To alleviate this problem, this past summer we tried a new procedure to overcome this disconnect among the judges sitting on an appeal. Each judge, even while on vacation, remained in contact by email with the court. When a decision was finalized, it was emailed directly to all of the judges on the particular bench wherever they may have been. So, each judge, even if vacationing, remained available for work. Each judge was expected to quickly email his or her vote on the proposed decision. This ensured that any appeals left over from the beginning of summer would be subject to continuing processing over the course of the summer. This new procedure actually reduced a large number of appeals over the summer months.
We will continue to put in place procedures to increase our efficiency while remaining attentive to the quality of our review and our decisions, so that the lawyers who practice before us and their clients can more reliably plan post-appeal.
Now, I’d like to make a final observation about the Appellate Division, First Department. In so many respects, we reflect this great city that is our home. We live amidst its blessings and its problems, and above all, among its people. Our staff and our bench reflect the cultural diversity of the City. In my earlier years on the First Department bench, I have been joined by judges having the more traditional Irish, Italian and Jewish backgrounds – and Leo Milonas proudly represented the Hellenic tradition – but increasingly, up to present, by judges and staff who have African-American and Hispanic backgrounds and, as is obvious as I stand here now, also Asians. I think that it is especially remarkable at this point in our city’s history that my good friend Justice Randy Eng is the Presiding Justice of our sister-court in Brooklyn while I am Acting Presiding Justice of the First Department. This is the first time in the history of New York State that two Asians preside over two of the four judicial departments. After a century in existence, this court is beginning to reflect the diverse population of the city.

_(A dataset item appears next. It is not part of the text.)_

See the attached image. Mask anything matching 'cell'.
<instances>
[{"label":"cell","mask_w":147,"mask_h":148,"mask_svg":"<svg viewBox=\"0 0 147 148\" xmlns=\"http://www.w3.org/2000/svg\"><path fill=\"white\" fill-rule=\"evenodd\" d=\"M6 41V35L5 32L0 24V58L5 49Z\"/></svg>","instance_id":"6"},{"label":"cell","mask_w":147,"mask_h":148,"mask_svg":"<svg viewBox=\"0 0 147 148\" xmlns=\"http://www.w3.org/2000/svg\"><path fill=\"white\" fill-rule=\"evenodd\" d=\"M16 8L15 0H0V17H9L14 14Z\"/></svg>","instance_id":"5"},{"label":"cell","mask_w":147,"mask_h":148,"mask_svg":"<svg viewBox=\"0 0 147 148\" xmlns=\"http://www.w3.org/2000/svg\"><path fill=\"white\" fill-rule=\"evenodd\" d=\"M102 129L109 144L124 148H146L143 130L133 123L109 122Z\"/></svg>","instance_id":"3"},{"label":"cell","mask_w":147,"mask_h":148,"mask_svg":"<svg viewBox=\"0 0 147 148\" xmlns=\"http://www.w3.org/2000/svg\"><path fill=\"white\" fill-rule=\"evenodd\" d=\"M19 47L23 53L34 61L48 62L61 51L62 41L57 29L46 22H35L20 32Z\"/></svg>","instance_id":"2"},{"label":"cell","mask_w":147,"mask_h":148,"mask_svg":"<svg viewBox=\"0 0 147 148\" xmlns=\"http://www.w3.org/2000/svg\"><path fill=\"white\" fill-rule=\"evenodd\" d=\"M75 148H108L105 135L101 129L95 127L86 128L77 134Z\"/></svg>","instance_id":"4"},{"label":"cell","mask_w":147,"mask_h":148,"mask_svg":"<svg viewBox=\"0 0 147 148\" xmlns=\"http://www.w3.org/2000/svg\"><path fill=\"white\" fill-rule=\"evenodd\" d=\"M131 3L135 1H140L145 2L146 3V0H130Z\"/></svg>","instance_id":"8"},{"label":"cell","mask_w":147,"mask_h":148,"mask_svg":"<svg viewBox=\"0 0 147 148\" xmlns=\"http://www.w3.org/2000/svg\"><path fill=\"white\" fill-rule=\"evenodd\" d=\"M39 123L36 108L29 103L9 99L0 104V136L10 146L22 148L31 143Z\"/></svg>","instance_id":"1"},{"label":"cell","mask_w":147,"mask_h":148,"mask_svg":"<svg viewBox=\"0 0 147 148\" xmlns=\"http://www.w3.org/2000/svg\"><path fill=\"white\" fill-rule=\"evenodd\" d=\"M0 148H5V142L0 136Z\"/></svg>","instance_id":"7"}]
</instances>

New York City truly is a melting pot, a metropolis with a complicated and fascinating history whose best days may well be ahead of us. And I think that we can all anticipate that our historically esteemed courthouse, and its skilled, diligent and diverse bench and staff, will be proficiently and professionally generating top quality work for generations to come.
Thank you again to the New York County Lawyers Association, for the honor you have bestowed upon the Appellate Division, First Department in this beautiful holiday setting of the Waldorf.
I wish all of you a happy and healthy holiday! Once again thank you.